I first noticed the Satan Maneuver some years ago while watching a televised interview of an evangelical minister. The minister claimed that the earth was created 6,000 years ago. The interviewer asked the minister about scientific discoveries of fossils that were undoubtedly millions of years old. How could the minister account for those age-old fossils? The minister replied simply, "Satan put them there."
We can imagine the nonplussed look on the face of the interviewer. Where could he go from there? It is important to understand what the minister accomplished with this answer. He had introduced a magical explanation into a forum that was assumed, up to that point, to be one where arguments were supported by evidence and reason. By introducing this Satan Maneuver, the minister destroyed that forum and replaced it with one that precluded, by its very nature, any argument based on evidence and reason.
In fairness to the minister, he may very well constantly dwell in a forum based on magic and faith, with no desire to ever be involved in a forum of evidence and reason. However, scholars and others who enter into a debate that implicitly promises a forum of evidence and reason have an obligation to avoid any introduction of any form of Satan Maneuver?that is, any explanation that introduces a magical explanatory element that negates arguing from evidence and reason, especially when they become uncomfortable with evidence and arguments that threaten to weaken or overthrow their closely held arguments or positions.
The Satan Maneuver appears in Shakespeare studies. When confronted with internal evidence that Shakespeare may have had a high-level education, whether in law or the classics, some scholars produce a rabbit out of the hat by falling back on Shakespeare's genius, or some other form of magical aptitude based on nothing but sheer speculation.

EXERCISE AIM: Pick up the essay on the Satan Maneuver after its final sentence and keep writing it.

GIVEN DATA:
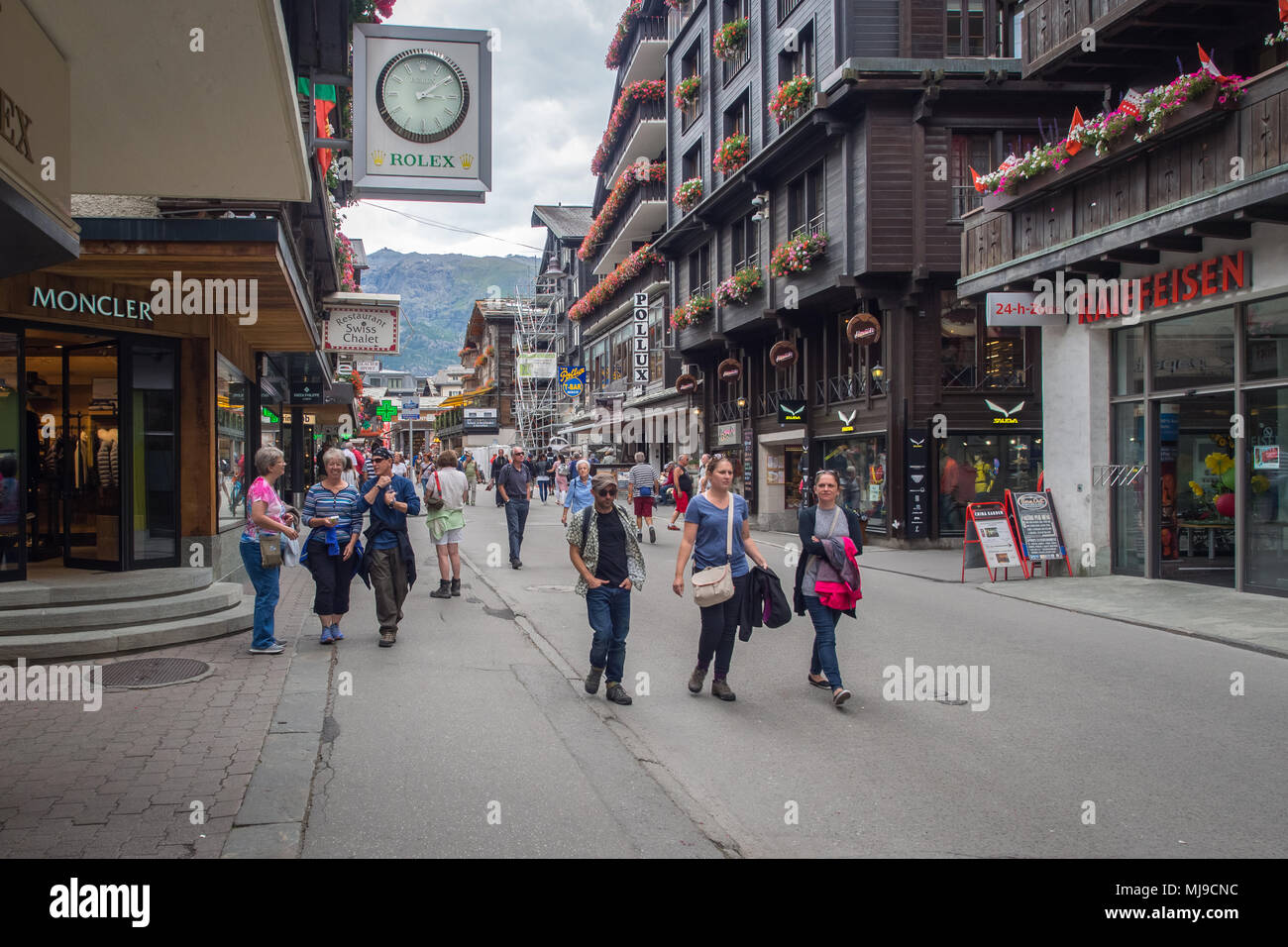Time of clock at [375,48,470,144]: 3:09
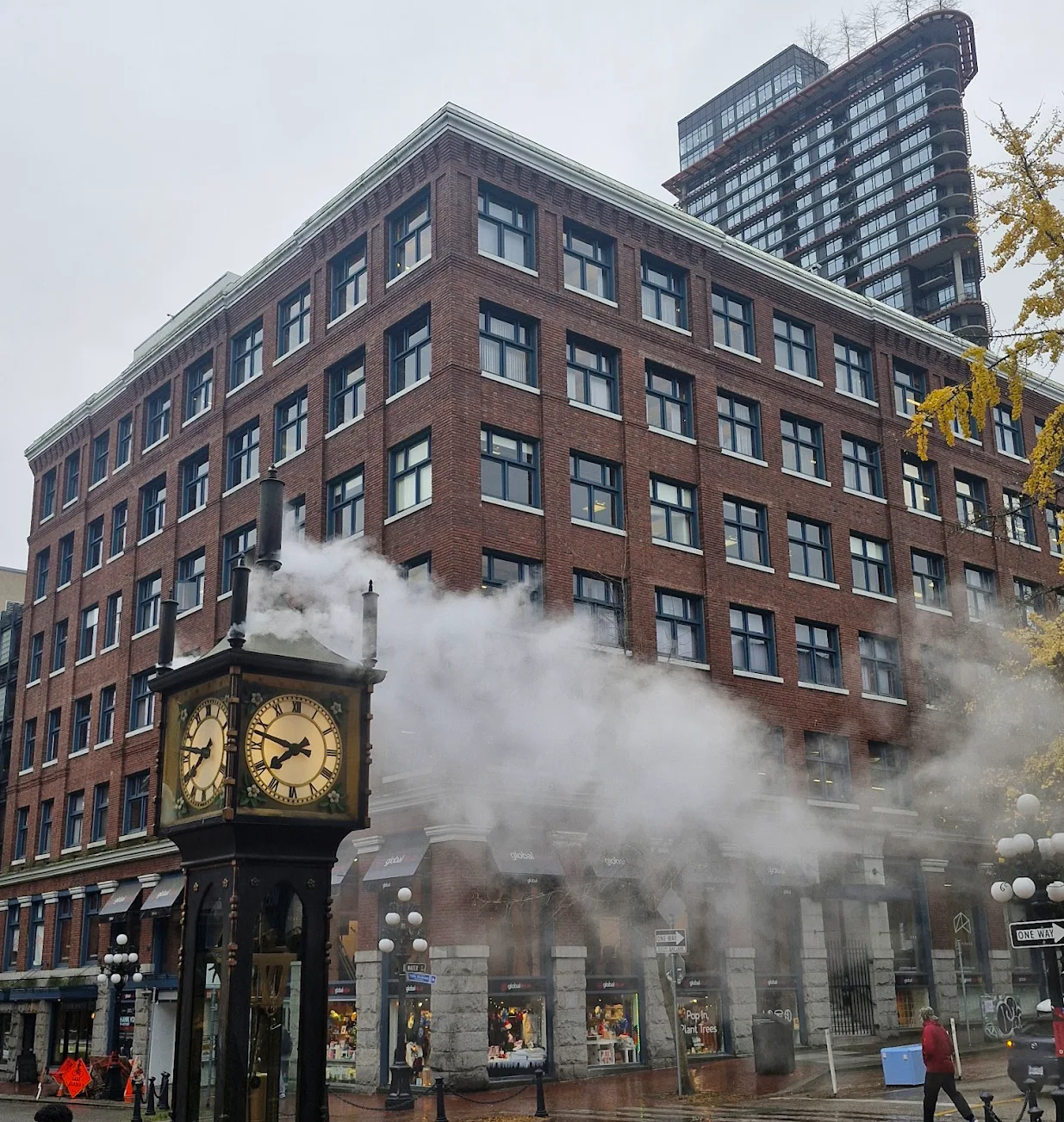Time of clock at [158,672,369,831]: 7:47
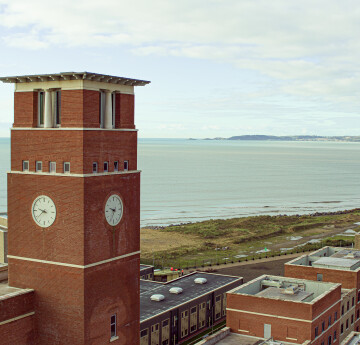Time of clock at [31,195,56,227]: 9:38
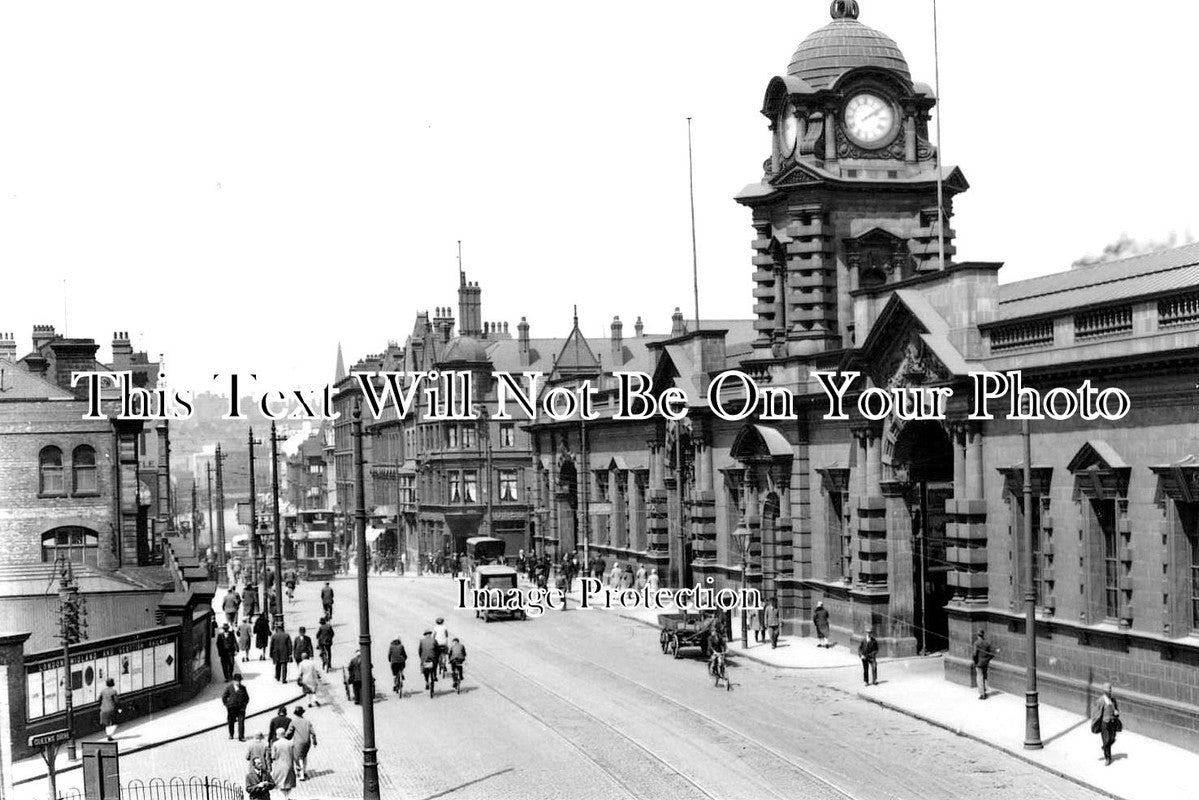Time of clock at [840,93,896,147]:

IN RESPONSE:
For example, A. L. Rowse in his Shakespeare The Man explains Shakespeare's comprehensive and wide-ranging experience with classical and contemporary literature and history thus: "He had a marvellous capacity from the outset for making a little go a long way; his real historical reading came later ? he was very much a reading man, and he read quickly."
How he has grasped Shakespeare's "marvellous capacity" or knows his reading ability, Rowse does not say. But his meaning is clear; Shakespeare gleaned his incredible wealth of knowledge by having a capacious mind that magically (through the mystery of "genius") grasped knowledge quickly and easily.
British Shakespearean scholar Allardyce Nicoll makes a similar claim in his book Shakespeare: "In the wonder of his genius he was able to grasp in lightning speed what could be attained only after dull years of work by ordinary minds."
Thus can scholars magically explain away the lack of high education and the absence of leisure that would seem to be needed for a writer of Shakespeare's accomplishments to refine his skills and accommodate the range and depth of his accomplishments.
By introducing such statements, these scholars destroy the possibility of presenting arguments in favor of a university education, or the kind of experience and access that comes with the aristocratic and noble classes. The forum of reason, argument, and evidence dissolves. Genius in the form of a quick mind and capacious memory explains all, the magical ability to immediately and photographically apprehend everything, sans education, sans experience, merely from reading books.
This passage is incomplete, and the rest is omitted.